• What is asked:
Please locate each line in the material below that contains the word "shirt" and copy those lines in full. Case counts.
* Start The records *
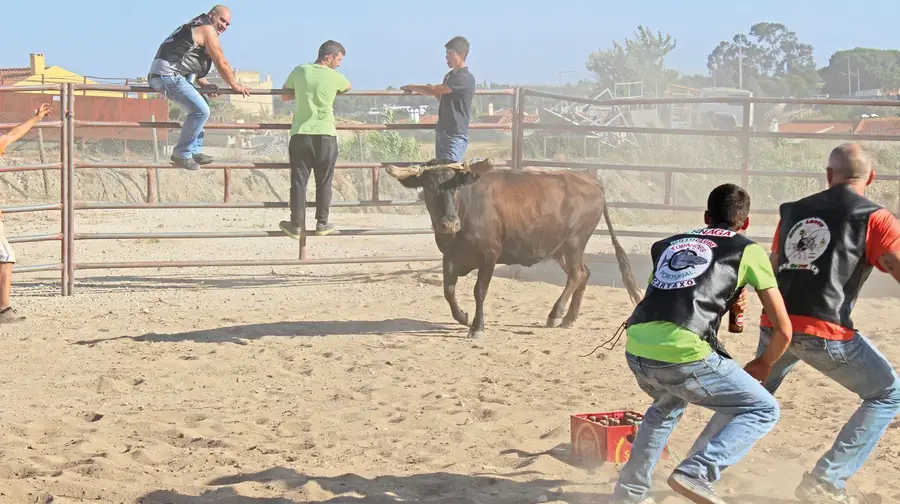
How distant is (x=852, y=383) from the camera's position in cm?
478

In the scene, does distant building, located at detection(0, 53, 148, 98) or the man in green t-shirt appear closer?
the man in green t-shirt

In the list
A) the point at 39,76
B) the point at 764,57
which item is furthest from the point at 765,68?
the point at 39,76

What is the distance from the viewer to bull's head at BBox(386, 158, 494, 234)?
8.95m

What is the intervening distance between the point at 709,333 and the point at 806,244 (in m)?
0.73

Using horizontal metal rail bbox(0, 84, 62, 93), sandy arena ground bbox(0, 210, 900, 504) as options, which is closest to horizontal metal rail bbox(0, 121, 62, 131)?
* End The records *
* Start The records *
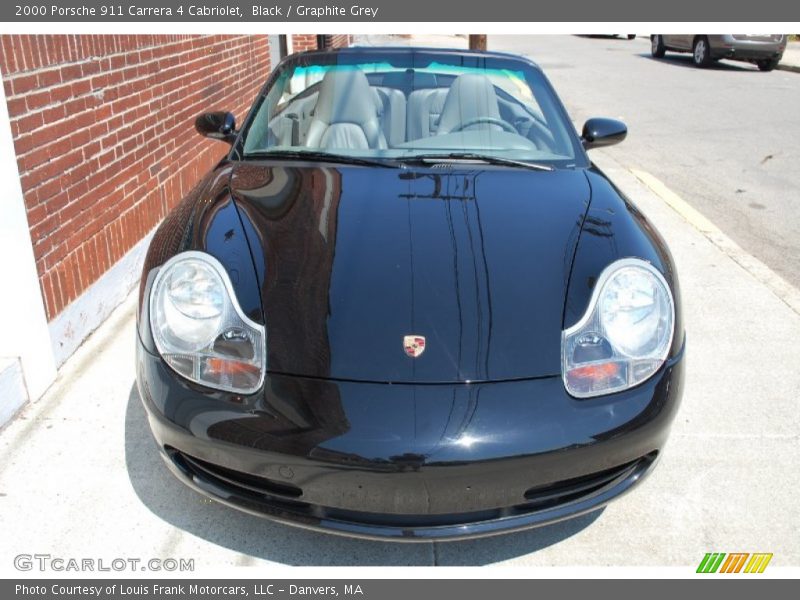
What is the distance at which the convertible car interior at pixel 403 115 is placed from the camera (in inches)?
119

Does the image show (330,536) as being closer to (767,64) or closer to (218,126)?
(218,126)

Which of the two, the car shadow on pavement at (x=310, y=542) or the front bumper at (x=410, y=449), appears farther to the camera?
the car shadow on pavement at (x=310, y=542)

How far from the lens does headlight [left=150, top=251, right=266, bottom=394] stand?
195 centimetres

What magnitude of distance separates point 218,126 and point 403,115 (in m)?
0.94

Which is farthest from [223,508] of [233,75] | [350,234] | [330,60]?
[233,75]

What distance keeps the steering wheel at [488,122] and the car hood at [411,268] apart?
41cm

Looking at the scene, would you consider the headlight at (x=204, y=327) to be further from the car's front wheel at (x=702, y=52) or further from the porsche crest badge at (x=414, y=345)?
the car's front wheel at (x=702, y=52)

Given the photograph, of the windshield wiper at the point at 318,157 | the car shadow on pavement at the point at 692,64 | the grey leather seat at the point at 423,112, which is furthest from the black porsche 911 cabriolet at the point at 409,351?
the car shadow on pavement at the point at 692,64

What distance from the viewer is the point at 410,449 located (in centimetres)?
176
* End The records *
• Solution to the exercise:
In the scene, does distant building, located at detection(0, 53, 148, 98) or the man in green t-shirt appear closer?
the man in green t-shirt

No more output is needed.